Segundo Vieira, a inconstância do tempo ainda é maior no Maranhão, onde o sol mente todos os dias. Pois, “amanhece o sol muito claro, prometendo um formoso dia, e dentro em uma hora se tolda o céu de nuvens e começa a chover como no mais entranhado inverno”. E Vieira prossegue mostrando que nesta terra, onde o sol mente tanto, os homens, influenciados por ele, acabam também mentindo. De tal sorte que no Maranhão não há verdade. Isto se entende porque o Maranhão até a primeira letra tem em comum com mentira. As duas palavras começam com “M”.

Nada mais atual do que falar de mentira. As CPIs, as delegacias, os tribunais, e o mundo da vida em geral nos confrontam diariamente com homens mentirosos. Mentem deputados, mentem governadores, mentem juízes, mentem advogados, mentem delegados, mente o povo. Mas o que é a mentira? Numa definição simples, mentira é a arte de enganar. Aristóteles e Tomás de Aquino nos ensinam que mentir é ou dizer demais, ou de menos sobre um fato, um objeto, ou sobre um ser. Neste sentido, até a Bíblia mente, pois sempre diz de menos sobre Deus. Outros dizem que a mentira é uma quimera, uma meia verdade.

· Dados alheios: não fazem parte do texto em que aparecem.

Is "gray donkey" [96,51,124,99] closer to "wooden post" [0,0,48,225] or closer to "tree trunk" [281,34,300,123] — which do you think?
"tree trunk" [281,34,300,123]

A exemplo, uma esfinge, um minotauro, uma sereia... Seres que não existem na natureza, que são metade homem, metade animal. O homem é verdadeiro, o animal também, mas as suas metades unidas são mentira. Mentira sempre é incoerência, em que o que está na minha mente, na minha convicção, não corresponde aos objetos, às palavras que se expressa ou aos seres. Mentira, portanto, é uma falsidade. Nos Evangelhos, Jesus é intolerante para com a falsidade, quando chama os fariseus de hipócritas e sepulcros caiados. Por fora bonitinhos, por dentro podres. Nunca se pode deixar de dizer a verdade a quem tem o direito de sabê-la, ou deve sabê-la. Nem mesmo é permitido mentir para salvar almas, como diz Vieira.

Atribui-se ao Rei Davi, nos salmos bíblicos, a afirmação exagerada de que todos os homens são mentirosos. De fato o são, quando falam de Deus, pois as nossas palavras sobre Deus só conseguem dizer de menos. Mas, em relação ao nosso mundo, a Bíblia reconhece que existem muitos homens verazes. É convicção unânime da sabedoria humana que o homem é capaz de superar a mentira. Nisto se fundamenta toda a credibilidade no meio dos homens. E não ser mentiroso é muito fácil. Basta ser honrado. A valorização do homem honrado, honesto, digno, coerente e veraz é uma questão de cultura, de civilização. Se, no entanto, constatamos tanta mentira em nosso meio, isto significa que há carência de educação para a verdade. E, consequentemente, falta liberdade, pois somente a verdade liberta. Por falar em educação, nos vêm à mente os núcleos privilegiados da educação, que são as escolas e as universidades, templos do saber, da coerência, da busca da verdade. Em sua essência, lugares sem mentira.

Constatamos, no entanto, com Vieira, que “en el Brasil hasta los cielos mienten”. Nem os nossos centros acadêmicos estão imunes à incoerência e à mentira. Especialmente em tempos de rodízio de poder, mas também em supostas pesquisas, nas horas de provas, em que estudantes filam e procuram demonstrar que estudaram. As administrações acadêmicas deveriam ser exemplo de coerência, transparência, veracidade e rigorosidade em seus atos e suas palavras. Os estudantes não podem ser trapaceiros. A grande função do ensino, da educação, é forjar homens verazes, com horror à mentira. Será que esta função está sendo cumprida pelas instituições educacionais brasileiras, ou continuamos no estágio da expressão do general Dom Fradique de Toledo?

Inácio Strieder é Professor de Filosofia- Recife- PE.